C’est pourquoi il nous semble opportun de signaler l’ouvrage de Nathalie Grégoire, Du secours à l’entraide. Genèse de la Mutualité postale (1879-1930), issu d’un mémoire de maîtrise réalisé sous la direction de Michel Dreyfus (Paris I, 2005). Si l’histoire de cette mutualité professionnelle a déjà été retracée par Gilles Heuré au cours des années 19901, l’angle d’étude est ici sensiblement différent. L’auteure s’appuie sur le dépouillement de deux corpus d’archives – les bulletins internes des mutuelles et les dossiers de trois générations de personnels – pour montrer comment le cloisonnement catégoriel des œuvres mutualistes, calqué à l’origine sur celui de la main-d’œuvre postière, s’estompe progressivement entre 1879 et 1930. Tributaires des sources consultées, ces dates extrêmes encadrent une période féconde pour l’activité mutualiste postale, sans pour autant correspondre à des tournants décisifs. En effet, Nathalie Grégoire rappelle que le fait mutualiste dans les postes est bien antérieur à 1879, et qu’il s’est développé concomitamment à la mise en place d’une protection sociale minimale pour les fonctionnaires (retraite en 1853, mise à disposition de médecins par l’administration). En plein essor à partir de 1879, date de création de l’Amicale, la mutualité postale reflète la pluralité des conditions de postiers.

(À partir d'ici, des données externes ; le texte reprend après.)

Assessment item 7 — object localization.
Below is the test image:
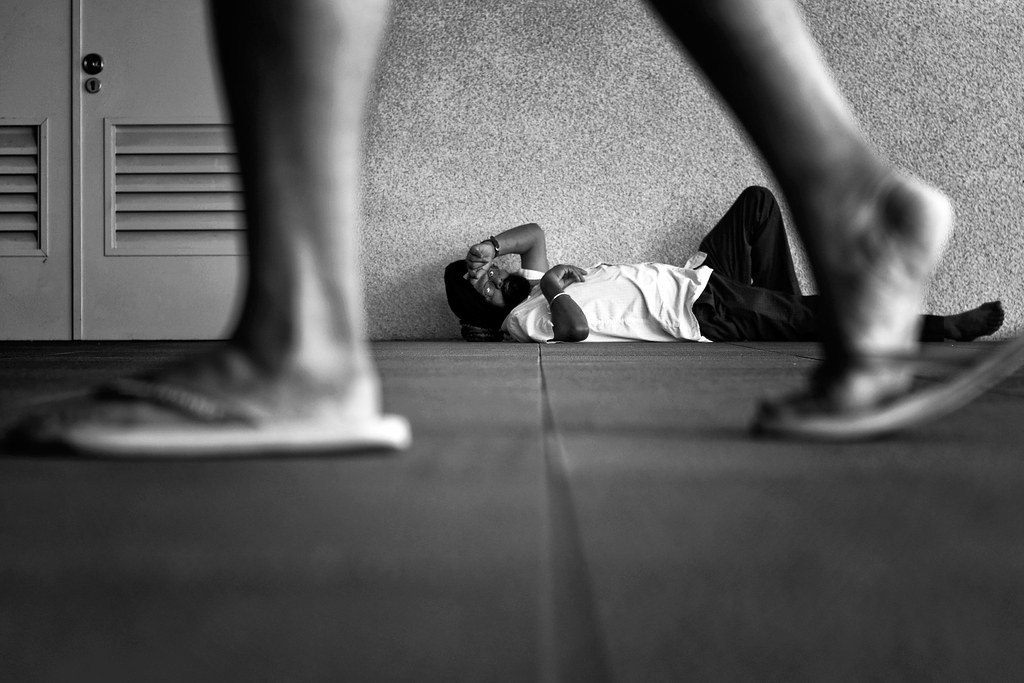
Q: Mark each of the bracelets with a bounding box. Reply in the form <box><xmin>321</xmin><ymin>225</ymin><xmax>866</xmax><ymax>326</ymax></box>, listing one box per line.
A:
<box><xmin>480</xmin><ymin>235</ymin><xmax>501</xmax><ymax>260</ymax></box>
<box><xmin>550</xmin><ymin>293</ymin><xmax>571</xmax><ymax>309</ymax></box>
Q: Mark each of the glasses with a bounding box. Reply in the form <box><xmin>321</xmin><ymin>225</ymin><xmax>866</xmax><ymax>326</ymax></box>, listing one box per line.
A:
<box><xmin>483</xmin><ymin>267</ymin><xmax>501</xmax><ymax>300</ymax></box>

Bien que recrutant sur l’ensemble du territoire national – ce qui est rare pour la mutualité du 19e siècle – chaque mutuelle cible une catégorie de personnel pour lequel elle pallie la médiocrité des prestations versées par l’État, et développe de nouveaux secours, comme des pensions de réversion pour les veuves et les orphelins.
L’irruption du discours gestionnaire dans les assemblées est un phénomène commun à l’ensemble du mouvement mutualiste dès les années 1880. Toutefois, la mutualité postale se distingue par une traduction précoce de cette tendance dans les pratiques, soit une externalisation de la gestion confiée à des actuaires extérieurs aux sociétés. La création d’une société de lutte contre la tuberculose en 1902 représente la première initiative trans-catégorielle, et le début d’un processus fédératif qui aboutit après la Première Guerre mondiale, en 1923, à la création de la Fédération des sociétés postales de mutualité de France et des colonies. Cette époque d’ouverture de la mutualité à toutes les catégories, est également marquée, sur le plan fonctionnel, par une tendance à l’individuation des prestations résultant de la séparation des risques. On note l’absence totale de collaboration entre mutuelles et syndicats, un grand classique du mouvement social français jusqu’aux années 1930… hormis dans la Fonction publique, en raison de la reconnaissance légale tardive du syndicalisme (1925). Ignorant, dans leurs bulletins, les grèves qui agitent l’administration postale en 1909, les dirigeants mutualistes adhèrent majoritairement à la vision libérale de la prévoyance, allant jusqu’à remettre en question les prérogatives de l’État employeur en matière de protection des personnels.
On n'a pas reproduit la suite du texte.